Sunday, August 14, 2022

High Tide by Inga Abele

In the beginning there was a dream.

And at the end there was again nothing but a dream.

God appeared to a woman in a dream that was like death.

God found the woman within this dream and said to her:

"If you agree to live your life in reverse, you'll have the power to give life back to your lover, who died young. Just don't get your hopes up--your meeting at that crossroads will last about twenty minutes, no more. Then he'll continue on toward old age, but you, back toward childhood."

The woman agreed immediately.

High Tide is the story of Ieva, a Latvian woman whose life has been shaped by a single shocking moment: the shooting of her lover Aksels by her husband, Andreijs. Andreijs has been sent to prison for fifteen years, never again to see their daughter, Monta, and Ieva herself has been shattered in a way that makes life difficult and dreamy. But the novel's sections are presented in reverse chronological order, so that the aftermath comes first, and then the act, with two effects: we are shocked (or meant to be) when we discover that Aksels had inoperable bone cancer and months to live, and that Andreijs' shooting was an act of mercy Aksels had wanted Ieva herself to carry out. The second effect, as per that little prefatory bit about God, is that we see the knot of trauma being undone, and Aksels living again.

I'm not sure this schtick entirely works. It's certainly clever, and with a very careful staging, I can imagine the reverse chronology imbuing certain details with a sense of mystery. But the first chapters of the book, I thought, really suffer from a kind of abstraction that comes out of what one can't say, and when something must be said, Abele cheats her way around it: in a long early section about Andreijs life after he gets out of prison, she has him sitting around with his new lover on a couch while he reminisces about his early life with Ieva. This scene, besides feeling like a cheap way of getting around the strictures she's placed on herself, feels extremely inert.

It's no surprise, then, that the best sections come later on, when the context of Ieva's life begins to pile up.
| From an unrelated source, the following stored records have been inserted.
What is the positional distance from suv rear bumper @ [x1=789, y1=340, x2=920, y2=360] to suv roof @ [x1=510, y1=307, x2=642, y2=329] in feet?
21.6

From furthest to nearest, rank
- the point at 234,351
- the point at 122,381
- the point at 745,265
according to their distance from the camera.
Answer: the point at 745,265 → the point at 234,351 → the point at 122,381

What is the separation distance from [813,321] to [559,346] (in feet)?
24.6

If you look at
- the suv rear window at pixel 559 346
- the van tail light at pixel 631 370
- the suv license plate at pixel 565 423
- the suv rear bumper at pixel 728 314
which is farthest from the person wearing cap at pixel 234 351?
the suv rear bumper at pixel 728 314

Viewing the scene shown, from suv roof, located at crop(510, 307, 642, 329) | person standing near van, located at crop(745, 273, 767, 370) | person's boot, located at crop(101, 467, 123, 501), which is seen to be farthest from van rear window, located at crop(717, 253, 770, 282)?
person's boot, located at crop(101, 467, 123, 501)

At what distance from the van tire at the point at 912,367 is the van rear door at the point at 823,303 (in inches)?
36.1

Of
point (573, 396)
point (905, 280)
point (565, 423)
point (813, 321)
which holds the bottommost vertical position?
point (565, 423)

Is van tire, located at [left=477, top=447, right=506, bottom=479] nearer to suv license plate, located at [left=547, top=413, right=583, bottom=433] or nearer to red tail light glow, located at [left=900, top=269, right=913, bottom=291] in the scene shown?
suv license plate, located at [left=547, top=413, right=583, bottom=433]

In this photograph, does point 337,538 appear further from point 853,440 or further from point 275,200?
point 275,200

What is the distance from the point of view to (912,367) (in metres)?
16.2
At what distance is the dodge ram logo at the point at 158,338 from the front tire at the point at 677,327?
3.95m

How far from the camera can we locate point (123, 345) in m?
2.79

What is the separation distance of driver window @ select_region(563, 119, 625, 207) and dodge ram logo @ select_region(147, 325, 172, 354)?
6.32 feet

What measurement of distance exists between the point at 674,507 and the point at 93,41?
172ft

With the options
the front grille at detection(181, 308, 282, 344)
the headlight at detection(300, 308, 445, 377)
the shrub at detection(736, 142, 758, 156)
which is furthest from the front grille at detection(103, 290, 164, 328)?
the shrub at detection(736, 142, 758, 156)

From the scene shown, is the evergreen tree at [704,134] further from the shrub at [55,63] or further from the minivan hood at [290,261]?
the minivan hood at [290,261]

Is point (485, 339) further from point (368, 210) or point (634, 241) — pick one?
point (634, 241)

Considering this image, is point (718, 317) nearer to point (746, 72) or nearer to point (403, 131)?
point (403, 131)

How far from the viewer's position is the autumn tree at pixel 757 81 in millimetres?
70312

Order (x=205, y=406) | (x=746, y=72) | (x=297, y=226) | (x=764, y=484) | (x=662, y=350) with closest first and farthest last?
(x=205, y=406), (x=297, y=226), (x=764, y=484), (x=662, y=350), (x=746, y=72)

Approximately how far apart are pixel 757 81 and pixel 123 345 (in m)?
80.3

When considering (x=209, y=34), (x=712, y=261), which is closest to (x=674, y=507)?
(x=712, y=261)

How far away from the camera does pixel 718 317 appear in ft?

I thought the strongest writing in the book was the account of Ieva's newly married life in the early post-Soviet Latvia, as she bounces from job to job looking for a way to support herself and Monta, being either cheated in rapid succession by the capitalists who have rushed to fill in the gaps, or making childish mistakes that get her fired. I thought that had a lot of life, and a sense of humor a lot of the book is missing. I was also really fascinated by the way young Aksels (an extreme pothead and almost entirely unlikable character) turns to the budding punk movement to express himself, and how Ieva is captivated by that, though not a part of it herself.

With the addition of Latvia, my "countries read" list us up to 67!